» **Task set**:
1: Please update the DNS zone transfer answers: reproduce everything from "3. The name" down to "might this mean?", putting "access control rule" in place of "access rule".
2: According to the DNS zone transfer answers, which version of BIND lets you restrict axfr's with the allow-transfer option?

═══ Supplied passage ═══

Thanks to
---------
Reto Lichtensteiger <rali@meitca.com>
Bismark Espinoza <bismark@alta.jpl.nasa.gov>
Wales Wong <wawong@ouhk.edu.hk>
ahoerter@netcom.com
Patrick Gilbert <gilbert@SMTP.Mlink.NET>
"Tony C. Wu" <tonywu@life.nthu.edu.tw>
Magnus Bergman <trident@trisec.net>
Graham Leggett <graham@vwv.com>
"Alvaro Fdez. Lago" <alvaro.fdez@csgestio.cs.unicies.cesga.es>
Answers
-------
1. Only if you don't want other people to be able to do zone transfers of
your domain files ... :-)
Typically, zone transfers are between DNS servers, so someone's got
themselves config'ed to be a secondary for one of the domains this
server carries.
It is also possible to do a zone transfer with dig or nslookup:
% dig axfr <zone>
% nslookup
> ls <zone>
If the entry only shows once in the logs, it'll have been the latter,
otherwise the former reason.
2. Host A.B.C.D is trying to download a zone map from a name server
that may not be under his domain.
Could be a security problem.
3. The name server on A.B.C.D are trying to perform a zone transfer
for z.y.x.in-addr.arpa". You may have specified the
"allow-transfer" option in your named.conf, and A.B.C.D is not on the
list.
4. an "axfr" command causes your server to dump a complete zone file
of the requested domain or subdomain. in this case, an access rule
you defined refused the axfr request.
what might this mean?
a) someone is probing your network for possible hosts to penetrate
or is looking for hosts which might be vulnerable to cookbook attacks
b) someone is trying to debug a problem they're having with your
network, and they want the zone file for some reason
c) another dns server has been configured to be a secondary server
for z.y.x.in-addr.arpa, and is trying to pull the zone file from
your server, which isn't letting it
d) a curious person wants to know more about your network, and is
playing with nslookup or dig
5. A zone xfer is used by a secondary dns server to update missing
information that might have been missing or is expired on a particular
zone.
Security wise, it proves useful to determine the internals of your
network, the HINFO field comes to mind, also revealing host names of
machines on your network like for example: linux01.usc.edu
You can restrict axfr's in BIND 8.1.2. with the allow-transfer option.

═══ Excerpted data ═══

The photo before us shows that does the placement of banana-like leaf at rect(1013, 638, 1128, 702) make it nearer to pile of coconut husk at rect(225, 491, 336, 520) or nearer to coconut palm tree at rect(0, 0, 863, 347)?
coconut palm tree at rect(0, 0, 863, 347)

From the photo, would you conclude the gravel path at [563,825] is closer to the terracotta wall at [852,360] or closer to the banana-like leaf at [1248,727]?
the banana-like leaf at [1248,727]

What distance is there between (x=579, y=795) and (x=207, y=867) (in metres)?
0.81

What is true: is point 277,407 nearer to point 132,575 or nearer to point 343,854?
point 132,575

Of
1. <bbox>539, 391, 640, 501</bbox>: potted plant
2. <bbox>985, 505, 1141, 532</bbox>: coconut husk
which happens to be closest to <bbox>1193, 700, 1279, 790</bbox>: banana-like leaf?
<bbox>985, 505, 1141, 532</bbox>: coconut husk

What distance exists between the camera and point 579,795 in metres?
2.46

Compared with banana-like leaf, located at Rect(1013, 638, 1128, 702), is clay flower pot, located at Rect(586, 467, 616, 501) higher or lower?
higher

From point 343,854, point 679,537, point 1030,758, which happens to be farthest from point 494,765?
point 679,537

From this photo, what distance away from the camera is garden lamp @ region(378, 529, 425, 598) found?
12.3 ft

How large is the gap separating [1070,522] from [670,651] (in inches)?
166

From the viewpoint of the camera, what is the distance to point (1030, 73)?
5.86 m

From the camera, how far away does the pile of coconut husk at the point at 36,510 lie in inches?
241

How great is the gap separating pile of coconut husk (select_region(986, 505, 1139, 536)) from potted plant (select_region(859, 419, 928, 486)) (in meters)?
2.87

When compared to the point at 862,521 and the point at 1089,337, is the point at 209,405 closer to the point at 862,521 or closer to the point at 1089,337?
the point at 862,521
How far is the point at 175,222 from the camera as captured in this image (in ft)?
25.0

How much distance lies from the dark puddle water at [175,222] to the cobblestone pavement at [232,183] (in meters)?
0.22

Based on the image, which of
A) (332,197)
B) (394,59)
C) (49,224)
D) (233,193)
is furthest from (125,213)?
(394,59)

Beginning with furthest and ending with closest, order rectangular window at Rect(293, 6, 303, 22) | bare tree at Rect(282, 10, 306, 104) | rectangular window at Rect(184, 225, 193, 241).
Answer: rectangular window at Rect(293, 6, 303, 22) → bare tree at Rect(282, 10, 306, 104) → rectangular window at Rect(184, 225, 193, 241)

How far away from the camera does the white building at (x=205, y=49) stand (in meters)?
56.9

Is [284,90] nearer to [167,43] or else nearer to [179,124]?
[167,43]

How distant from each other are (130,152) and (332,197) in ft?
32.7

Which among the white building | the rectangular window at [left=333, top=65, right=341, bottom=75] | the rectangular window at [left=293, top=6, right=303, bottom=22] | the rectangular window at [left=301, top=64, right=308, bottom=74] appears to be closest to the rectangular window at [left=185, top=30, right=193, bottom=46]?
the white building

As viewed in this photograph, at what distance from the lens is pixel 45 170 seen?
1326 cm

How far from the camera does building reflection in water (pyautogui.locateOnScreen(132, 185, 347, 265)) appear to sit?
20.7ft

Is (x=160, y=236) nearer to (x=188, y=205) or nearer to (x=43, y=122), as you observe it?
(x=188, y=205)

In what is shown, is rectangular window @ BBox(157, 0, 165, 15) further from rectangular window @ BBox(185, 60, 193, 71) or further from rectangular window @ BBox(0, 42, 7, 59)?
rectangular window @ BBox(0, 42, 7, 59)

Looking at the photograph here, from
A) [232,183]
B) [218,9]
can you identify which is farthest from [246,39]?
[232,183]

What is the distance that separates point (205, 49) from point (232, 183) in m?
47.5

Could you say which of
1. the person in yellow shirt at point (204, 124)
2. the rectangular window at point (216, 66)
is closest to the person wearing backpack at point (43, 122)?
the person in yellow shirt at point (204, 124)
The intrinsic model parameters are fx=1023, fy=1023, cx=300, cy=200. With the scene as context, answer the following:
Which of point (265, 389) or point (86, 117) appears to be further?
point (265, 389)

═══

» **Outputs**:
1:
3. The name server on A.B.C.D are trying to perform a zone transfer
for z.y.x.in-addr.arpa". You may have specified the
"allow-transfer" option in your named.conf, and A.B.C.D is not on the
list.
4. an "axfr" command causes your server to dump a complete zone file
of the requested domain or subdomain. in this case, an access control rule
you defined refused the axfr request.
what might this mean?

2: BIND 8.1.2.